In 1881, the firm introduced their famous and best-selling patented ‘Loughborough’ boiler, which utilised a horizontal flow piping technique. Such was its versatility that the firm soon began to be market it as being suitable not only for heating greenhouses but for harness rooms, coach-houses, offices, motor homes, etc. The essence of this boiler was its simplicity, in terms of production, installation, usage and maintenance.
The boiler was launched in September, several months before Walter Chapman Burder’s successful patent application (1881- No. 5439) was submitted on 13th December.
The main advantages of this new ‘water-jacket’ boiler were that it was self-feeding, easily fixed and consequently inexpensive to both purchase and run. It sold in large numbers to amateur gardeners, if for no other reason than, it required no attention overnight. The boiler was based upon a slow-combustion principle, with a moderately sized boiler consuming about 16 lb. (7.26 kg.) of fuel over a twelve-hour period. The recommended fuel was either coke or cinders, with anthracite a suitable alternative. It was advised that the coke should be broken up into small pieces about the size of walnuts. To aid this, the firm eventually manufactured and sold a purpose built coke crusher, which came in two forms with or without a stand. In the 1910’s these sold for £1 6s. 6d., and 15s., respectively .
The firm claimed that as the boiler fitted into the thickness of the wall no heat was wasted, as all the heat, including that of the boiler itself, could be utilised. No stokehole was required as the front of the boiler was installed into the brick or boarded onto the front of building; with an external flue, no smoke entered the building. Thus, the stoking and feeding doors were accessed from outside the greenhouse and claimed to be safe from the risk of fire. However, despite claims to the contrary, the front of the boiler, being located externally was completely exposed to all weathers must have had a detrimental effect on efficiency and longevity. However, the firm claimed “that many who purchased them 25 to 30 years ago still have them in regular use, giving satisfactory results.”

DIRECTIVE A
In the passage on the Loughborough boiler, turn the paragraph beginning "The main advantages of this new 'water-jacket' boiler" into a short bulleted list that keeps its main facts.
DIRECTIVE B
Reproduce word for word the stretch of the passage on the Loughborough boiler from "The main advantages" through "15s., respectively .".
DIRECTIVE C
Answer these questions from the passage on the Loughborough boiler:
(i) In what year did the firm introduce the boiler?
(ii) On what date was the patent application submitted?
(iii) From where were the stoking and feeding doors accessed?

PROVIDED MATERIAL
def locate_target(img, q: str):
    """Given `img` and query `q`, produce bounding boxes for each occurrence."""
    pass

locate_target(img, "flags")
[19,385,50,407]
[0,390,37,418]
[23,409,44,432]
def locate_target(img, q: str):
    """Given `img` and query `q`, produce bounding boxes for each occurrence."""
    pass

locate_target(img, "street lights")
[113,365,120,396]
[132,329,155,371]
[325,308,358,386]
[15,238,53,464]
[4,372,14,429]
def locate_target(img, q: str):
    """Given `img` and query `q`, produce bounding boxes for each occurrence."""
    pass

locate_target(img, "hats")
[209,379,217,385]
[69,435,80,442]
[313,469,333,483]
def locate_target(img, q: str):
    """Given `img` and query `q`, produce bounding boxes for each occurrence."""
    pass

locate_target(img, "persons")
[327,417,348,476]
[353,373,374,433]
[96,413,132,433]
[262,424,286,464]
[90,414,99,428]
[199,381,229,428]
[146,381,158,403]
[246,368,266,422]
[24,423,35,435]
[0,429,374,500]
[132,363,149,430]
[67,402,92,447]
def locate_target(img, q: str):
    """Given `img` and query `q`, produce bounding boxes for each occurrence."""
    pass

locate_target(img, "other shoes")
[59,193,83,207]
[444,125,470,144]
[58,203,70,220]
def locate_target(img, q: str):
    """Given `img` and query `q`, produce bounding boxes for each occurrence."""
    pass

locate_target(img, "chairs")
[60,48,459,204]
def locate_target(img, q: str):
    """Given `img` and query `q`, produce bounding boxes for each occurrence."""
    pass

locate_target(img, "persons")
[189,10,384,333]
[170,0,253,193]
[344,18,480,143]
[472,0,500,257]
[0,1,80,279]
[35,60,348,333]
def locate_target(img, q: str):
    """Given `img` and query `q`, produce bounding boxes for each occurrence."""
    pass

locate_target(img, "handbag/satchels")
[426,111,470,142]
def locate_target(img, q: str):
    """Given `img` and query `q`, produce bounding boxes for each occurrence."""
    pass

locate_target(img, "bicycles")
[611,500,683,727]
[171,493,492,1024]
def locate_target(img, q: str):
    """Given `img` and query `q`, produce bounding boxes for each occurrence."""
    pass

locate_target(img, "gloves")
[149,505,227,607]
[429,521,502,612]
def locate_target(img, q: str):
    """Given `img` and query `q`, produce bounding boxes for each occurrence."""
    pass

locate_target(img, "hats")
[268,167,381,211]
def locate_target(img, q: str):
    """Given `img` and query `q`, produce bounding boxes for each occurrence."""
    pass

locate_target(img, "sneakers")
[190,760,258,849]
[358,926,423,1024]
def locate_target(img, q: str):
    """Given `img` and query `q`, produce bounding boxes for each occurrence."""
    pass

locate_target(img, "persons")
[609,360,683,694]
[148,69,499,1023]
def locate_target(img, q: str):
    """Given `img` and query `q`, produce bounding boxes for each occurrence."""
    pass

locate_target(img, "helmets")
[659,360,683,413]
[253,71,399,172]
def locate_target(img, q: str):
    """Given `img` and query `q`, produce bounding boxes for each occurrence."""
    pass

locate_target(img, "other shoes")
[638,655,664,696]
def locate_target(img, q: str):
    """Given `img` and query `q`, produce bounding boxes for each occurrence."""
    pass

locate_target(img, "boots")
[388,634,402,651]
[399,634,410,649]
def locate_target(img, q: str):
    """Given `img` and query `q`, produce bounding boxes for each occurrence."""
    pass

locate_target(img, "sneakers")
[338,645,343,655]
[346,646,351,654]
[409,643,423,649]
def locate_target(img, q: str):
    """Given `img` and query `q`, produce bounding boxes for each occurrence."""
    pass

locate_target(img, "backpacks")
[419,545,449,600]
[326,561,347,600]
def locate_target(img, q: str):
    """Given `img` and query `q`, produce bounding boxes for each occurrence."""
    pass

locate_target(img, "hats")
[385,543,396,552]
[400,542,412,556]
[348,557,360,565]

CORRECT OUTPUT A
- Self-feeding and easily fixed, so inexpensive to buy and run.
- Sold in large numbers to amateur gardeners, if only because it needed no attention overnight.
- Worked on a slow-combustion principle: a moderately sized boiler burned about 16 lb. (7.26 kg.) of fuel in twelve hours.
- Recommended fuel was coke or cinders, with anthracite as an alternative. Coke was to be broken into walnut-sized pieces.
- The firm eventually sold a coke crusher with or without a stand, priced in the 1910s at £1 6s. 6d. and 15s. respectively.

CORRECT OUTPUT B
The main advantages of this new ‘water-jacket’ boiler were that it was self-feeding, easily fixed and consequently inexpensive to both purchase and run. It sold in large numbers to amateur gardeners, if for no other reason than, it required no attention overnight. The boiler was based upon a slow-combustion principle, with a moderately sized boiler consuming about 16 lb. (7.26 kg.) of fuel over a twelve-hour period. The recommended fuel was either coke or cinders, with anthracite a suitable alternative. It was advised that the coke should be broken up into small pieces about the size of walnuts. To aid this, the firm eventually manufactured and sold a purpose built coke crusher, which came in two forms with or without a stand. In the 1910’s these sold for £1 6s. 6d., and 15s., respectively .

CORRECT OUTPUT C
(i) 1881
(ii) 13th December
(iii) From outside the greenhouse